— BEGIN DOCUMENT —

Ah, C terminology is biting me here -- we use the term "constant" the same way C++ uses the term "literal", so when I read "constant 0" my brain interpreted that as literally just `0`.


================
Comment at: clang/docs/SafeBuffers.rst:213
+
+The attribute is NOT warranted when the function has runtime protection against
+overflows, assuming hardened libc++, assuming that containers constructed
----------------
NoQ wrote:
> aaron.ballman wrote:
> > jkorous wrote:
> > > NoQ wrote:
> > > > aaron.ballman wrote:
> > > > > jkorous wrote:
> > > > > > aaron.ballman wrote:
> > > > > > > One thing I think is worth pointing out about these docs is that the first example effectively says "do add the attribute because the size passed in to the function could be wrong" and the second example says "don't add the attribute on the assumption that the container has the correct size information". The advice feels a bit conflicting to me because in one case we're assuming callers pass in incorrect values and in the other case we're assuming callers pass in correct values and the only distinction between them is a "container was used".  But a significant portion of our users don't use libc++ (they use libstdc++ or MS STL for example).
> > > > > > > 
> > > > > > > I think we should have more details on why the STL used at runtime doesn't matter, or if it still really does matter, we may want to reconsider the advice we give.
> > > > > > > 
> > > > > > > Also, we don't give similar advice for use of the pragmas. Should we? (Maybe split the advice as to when to use markings in general out into its own section and reference it from both the pragma and attribute sections?)

— END DOCUMENT —
— BEGIN STORED RECORDS —

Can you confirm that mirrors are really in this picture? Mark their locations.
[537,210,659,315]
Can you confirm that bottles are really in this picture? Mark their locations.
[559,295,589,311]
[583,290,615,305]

— END STORED RECORDS —

▶ REQUIREMENTS
a: Translate this sentence from the SafeBuffers review thread into Spanish: "Also, we don't give similar advice for use of the pragmas."
b: In the SafeBuffers review thread, what do a significant portion of users use instead of libc++?
c: Go on with the SafeBuffers review thread after its last comment.

▶ ANSWERS TO THE EXERCISES
a: Además, no damos un consejo similar para el uso de los pragmas.

b: They use libstdc++ or MS STL.

c:
> > > > > > > One thing I think is worth pointing out about these docs is that the first example effectively says "do add the attribute because the size passed in to the function could be wrong" and the second example says "don't add the attribute on the assumption that the container has the correct size information". The advice feels a bit conflicting to me because in one case we're assuming callers pass in incorrect values and in the other case we're assuming callers pass in correct values and the only distinction between them is a "container was used". But a significant portion of our users don't use libc++ (they use libstdc++ or MS STL for example).
> > > > > > 
> > > > > > Our model depends on Standard Library used implementing the bounds checks.
> > > > > > With that the "container was used" distinction is absolutely crucial - that is what adds the bounds checks and already mitigates certain classes of bugs (even if the `span` passed in still has the same wrong size).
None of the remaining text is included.